Could you copy out the passage on French pension reform below, word for word and in full?

» EXTRACT TO READ:
+++
The average pension is 60 percent of post-tax income, against a 69 percent average for industrialised countries.
The intermittent strikes and protests over pensions, not just in 2010 but earlier in the previous decade during reforms under minister of social affairs François Fillon, have not been entirely without cause.
“People always ignore how much France has reformed,” says Grech. Back in 2001, he points out, when the European Commission began its forecasts of pension spending as a proportion of GDP, French expenditure was expected to increase by 3.6 per cent by 2040. Today, it’s 0.5 per cent by 2060, against a 1.5 per cent European average and 2.6 per cent in Germany.
“It really has done a lot to adjust the system.”
So why the European Commission’s dire warnings in May? It called for “urgently needed” policies, with commissioner for economic and monetary affairs Olli Rehn even hinting the Commission might use new EU powers, including fines, to compel reform.
Partly it’s a proxy for concerns about the French economy generally, suggests Grech. Although the country emerged from recession to grow 0.5 per cent in the second quarter, the economy faces significant challenges, including unemployment that hit a new record of 11 per cent in June and is expected by the International Monetary Fund to increase to 11.6 percent next year.
It also does face that significant pensions deficit of €20 billion in 2020, while the proposed reforms’ aim to tackle about €7 billion, which is the part of the estimated deficit in the general regime only (with France also having a number of complementary schemes in different industries). Even that might be too hopeful.
“The deficit numbers are probably an underestimate because they are based on optimistic assumptions in terms of underlying economic growth and unemployment rates,” says OECD senior economist and head of the French desk Hervé Boulhol.
+++
» DATASET RECORDS:

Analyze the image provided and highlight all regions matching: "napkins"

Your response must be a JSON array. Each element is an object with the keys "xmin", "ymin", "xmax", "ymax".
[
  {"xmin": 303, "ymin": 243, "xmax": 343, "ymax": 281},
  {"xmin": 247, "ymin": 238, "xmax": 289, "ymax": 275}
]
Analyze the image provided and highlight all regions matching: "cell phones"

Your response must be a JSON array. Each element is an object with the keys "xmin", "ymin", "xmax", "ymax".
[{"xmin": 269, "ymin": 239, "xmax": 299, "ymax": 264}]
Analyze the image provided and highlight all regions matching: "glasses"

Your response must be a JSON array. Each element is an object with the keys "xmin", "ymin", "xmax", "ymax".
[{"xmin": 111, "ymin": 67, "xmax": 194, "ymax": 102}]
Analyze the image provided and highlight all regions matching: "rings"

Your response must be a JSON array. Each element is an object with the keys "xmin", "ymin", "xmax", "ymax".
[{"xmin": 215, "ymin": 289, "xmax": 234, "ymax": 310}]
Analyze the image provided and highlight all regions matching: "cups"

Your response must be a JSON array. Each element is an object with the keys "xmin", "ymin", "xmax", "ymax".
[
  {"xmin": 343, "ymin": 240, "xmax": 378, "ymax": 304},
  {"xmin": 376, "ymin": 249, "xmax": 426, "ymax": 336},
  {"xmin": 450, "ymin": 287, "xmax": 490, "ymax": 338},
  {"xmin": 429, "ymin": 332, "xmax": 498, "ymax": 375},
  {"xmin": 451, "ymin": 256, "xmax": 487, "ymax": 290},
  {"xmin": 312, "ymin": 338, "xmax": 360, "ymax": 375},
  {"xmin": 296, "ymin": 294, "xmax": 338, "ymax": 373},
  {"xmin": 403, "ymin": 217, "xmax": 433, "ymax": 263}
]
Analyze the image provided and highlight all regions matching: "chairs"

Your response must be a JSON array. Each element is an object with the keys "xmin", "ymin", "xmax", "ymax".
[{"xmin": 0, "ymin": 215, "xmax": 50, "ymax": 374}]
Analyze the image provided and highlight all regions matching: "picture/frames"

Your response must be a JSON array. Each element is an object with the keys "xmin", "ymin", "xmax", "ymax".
+++
» FINISHED TASK:
The average pension is 60 percent of post-tax income, against a 69 percent average for industrialised countries.
The intermittent strikes and protests over pensions, not just in 2010 but earlier in the previous decade during reforms under minister of social affairs François Fillon, have not been entirely without cause.
“People always ignore how much France has reformed,” says Grech. Back in 2001, he points out, when the European Commission began its forecasts of pension spending as a proportion of GDP, French expenditure was expected to increase by 3.6 per cent by 2040. Today, it’s 0.5 per cent by 2060, against a 1.5 per cent European average and 2.6 per cent in Germany.
“It really has done a lot to adjust the system.”
So why the European Commission’s dire warnings in May? It called for “urgently needed” policies, with commissioner for economic and monetary affairs Olli Rehn even hinting the Commission might use new EU powers, including fines, to compel reform.
Partly it’s a proxy for concerns about the French economy generally, suggests Grech. Although the country emerged from recession to grow 0.5 per cent in the second quarter, the economy faces significant challenges, including unemployment that hit a new record of 11 per cent in June and is expected by the International Monetary Fund to increase to 11.6 percent next year.
It also does face that significant pensions deficit of €20 billion in 2020, while the proposed reforms’ aim to tackle about €7 billion, which is the part of the estimated deficit in the general regime only (with France also having a number of complementary schemes in different industries). Even that might be too hopeful.
“The deficit numbers are probably an underestimate because they are based on optimistic assumptions in terms of underlying economic growth and unemployment rates,” says OECD senior economist and head of the French desk Hervé Boulhol.